**Task objective:** Copy the entries word for word, from the line containing "From the snapshot" through the end of the entries, including both of those lines.

Data entries

····················

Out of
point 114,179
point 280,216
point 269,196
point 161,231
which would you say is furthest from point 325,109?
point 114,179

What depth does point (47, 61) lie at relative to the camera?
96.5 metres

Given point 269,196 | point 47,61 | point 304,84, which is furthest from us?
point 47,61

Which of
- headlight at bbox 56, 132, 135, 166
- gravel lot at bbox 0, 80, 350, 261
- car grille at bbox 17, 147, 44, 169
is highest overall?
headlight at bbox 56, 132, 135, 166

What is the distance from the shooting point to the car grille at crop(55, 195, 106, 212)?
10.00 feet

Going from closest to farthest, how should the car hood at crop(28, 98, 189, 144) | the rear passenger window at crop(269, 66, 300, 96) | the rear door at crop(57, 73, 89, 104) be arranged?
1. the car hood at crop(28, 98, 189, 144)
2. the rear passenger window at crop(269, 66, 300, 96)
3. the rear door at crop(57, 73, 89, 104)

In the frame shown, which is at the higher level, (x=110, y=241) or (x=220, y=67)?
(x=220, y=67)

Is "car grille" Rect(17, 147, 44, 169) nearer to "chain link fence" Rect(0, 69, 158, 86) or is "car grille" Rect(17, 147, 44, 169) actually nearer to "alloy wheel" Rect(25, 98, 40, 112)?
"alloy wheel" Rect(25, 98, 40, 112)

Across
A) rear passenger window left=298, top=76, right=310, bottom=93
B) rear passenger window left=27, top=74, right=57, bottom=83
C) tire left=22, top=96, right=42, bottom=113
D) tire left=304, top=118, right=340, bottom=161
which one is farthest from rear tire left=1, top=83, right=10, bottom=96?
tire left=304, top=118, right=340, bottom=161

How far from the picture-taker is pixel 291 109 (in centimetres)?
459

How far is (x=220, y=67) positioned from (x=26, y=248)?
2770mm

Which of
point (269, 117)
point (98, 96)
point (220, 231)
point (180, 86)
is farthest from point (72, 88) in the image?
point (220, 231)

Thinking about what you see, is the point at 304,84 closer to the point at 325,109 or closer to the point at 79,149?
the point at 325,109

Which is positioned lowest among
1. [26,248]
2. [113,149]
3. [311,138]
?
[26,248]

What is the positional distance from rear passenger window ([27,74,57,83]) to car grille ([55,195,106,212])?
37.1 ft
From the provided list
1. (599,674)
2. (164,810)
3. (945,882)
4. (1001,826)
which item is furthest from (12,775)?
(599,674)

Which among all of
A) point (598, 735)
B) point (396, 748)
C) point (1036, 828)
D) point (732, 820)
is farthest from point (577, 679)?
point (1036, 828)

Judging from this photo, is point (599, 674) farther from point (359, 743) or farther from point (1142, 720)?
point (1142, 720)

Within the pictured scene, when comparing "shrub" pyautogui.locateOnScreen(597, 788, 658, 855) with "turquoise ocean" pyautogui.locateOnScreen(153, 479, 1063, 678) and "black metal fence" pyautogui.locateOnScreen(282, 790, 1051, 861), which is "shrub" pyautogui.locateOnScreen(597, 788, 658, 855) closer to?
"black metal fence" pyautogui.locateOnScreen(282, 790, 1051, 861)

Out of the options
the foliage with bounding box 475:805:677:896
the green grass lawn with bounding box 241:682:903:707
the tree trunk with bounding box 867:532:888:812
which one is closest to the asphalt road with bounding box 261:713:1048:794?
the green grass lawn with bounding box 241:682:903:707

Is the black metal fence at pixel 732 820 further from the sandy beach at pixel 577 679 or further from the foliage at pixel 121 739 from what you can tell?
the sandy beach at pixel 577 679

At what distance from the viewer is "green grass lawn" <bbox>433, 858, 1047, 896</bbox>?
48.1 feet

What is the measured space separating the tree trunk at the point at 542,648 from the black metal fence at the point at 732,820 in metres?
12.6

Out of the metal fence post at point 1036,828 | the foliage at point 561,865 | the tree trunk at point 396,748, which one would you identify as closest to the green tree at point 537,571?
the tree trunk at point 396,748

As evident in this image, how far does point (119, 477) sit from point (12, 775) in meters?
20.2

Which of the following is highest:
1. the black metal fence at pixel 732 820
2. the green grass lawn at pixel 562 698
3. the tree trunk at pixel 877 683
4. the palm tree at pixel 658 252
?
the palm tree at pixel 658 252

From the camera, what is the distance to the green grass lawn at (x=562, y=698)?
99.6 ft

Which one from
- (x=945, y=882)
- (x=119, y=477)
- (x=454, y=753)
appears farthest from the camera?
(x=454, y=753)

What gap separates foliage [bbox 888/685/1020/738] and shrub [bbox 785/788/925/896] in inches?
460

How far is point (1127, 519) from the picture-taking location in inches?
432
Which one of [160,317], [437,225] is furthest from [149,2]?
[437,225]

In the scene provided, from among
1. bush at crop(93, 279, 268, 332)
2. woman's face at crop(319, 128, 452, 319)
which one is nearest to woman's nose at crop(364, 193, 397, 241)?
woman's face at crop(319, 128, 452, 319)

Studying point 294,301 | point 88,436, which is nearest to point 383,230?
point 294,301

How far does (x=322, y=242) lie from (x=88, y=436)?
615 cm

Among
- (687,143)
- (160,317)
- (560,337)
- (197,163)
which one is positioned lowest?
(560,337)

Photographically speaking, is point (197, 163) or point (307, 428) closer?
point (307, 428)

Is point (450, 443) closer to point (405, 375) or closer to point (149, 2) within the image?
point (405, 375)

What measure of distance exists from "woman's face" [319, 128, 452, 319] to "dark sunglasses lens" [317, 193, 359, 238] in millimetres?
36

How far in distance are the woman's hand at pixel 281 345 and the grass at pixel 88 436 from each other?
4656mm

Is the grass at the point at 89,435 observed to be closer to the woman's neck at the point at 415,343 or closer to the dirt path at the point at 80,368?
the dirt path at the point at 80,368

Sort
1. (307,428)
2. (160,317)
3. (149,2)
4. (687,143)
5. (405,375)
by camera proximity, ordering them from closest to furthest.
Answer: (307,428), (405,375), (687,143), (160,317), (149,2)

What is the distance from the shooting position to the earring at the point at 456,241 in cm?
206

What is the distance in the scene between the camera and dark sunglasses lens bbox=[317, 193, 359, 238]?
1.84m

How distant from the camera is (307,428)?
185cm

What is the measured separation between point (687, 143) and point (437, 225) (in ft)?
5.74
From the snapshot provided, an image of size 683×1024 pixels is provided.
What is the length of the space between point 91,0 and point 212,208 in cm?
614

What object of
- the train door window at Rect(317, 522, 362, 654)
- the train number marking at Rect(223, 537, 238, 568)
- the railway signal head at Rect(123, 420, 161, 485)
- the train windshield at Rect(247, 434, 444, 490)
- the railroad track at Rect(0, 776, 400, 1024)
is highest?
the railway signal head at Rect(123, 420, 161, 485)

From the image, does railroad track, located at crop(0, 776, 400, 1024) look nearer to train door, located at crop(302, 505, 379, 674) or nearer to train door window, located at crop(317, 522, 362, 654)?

····················

**Finished answer:**
From the snapshot provided, an image of size 683×1024 pixels is provided.
What is the length of the space between point 91,0 and point 212,208 in cm?
614

What object of
- the train door window at Rect(317, 522, 362, 654)
- the train number marking at Rect(223, 537, 238, 568)
- the railway signal head at Rect(123, 420, 161, 485)
- the train windshield at Rect(247, 434, 444, 490)
- the railroad track at Rect(0, 776, 400, 1024)
is highest?
the railway signal head at Rect(123, 420, 161, 485)

From the image, does railroad track, located at crop(0, 776, 400, 1024) look nearer to train door, located at crop(302, 505, 379, 674) or nearer to train door window, located at crop(317, 522, 362, 654)?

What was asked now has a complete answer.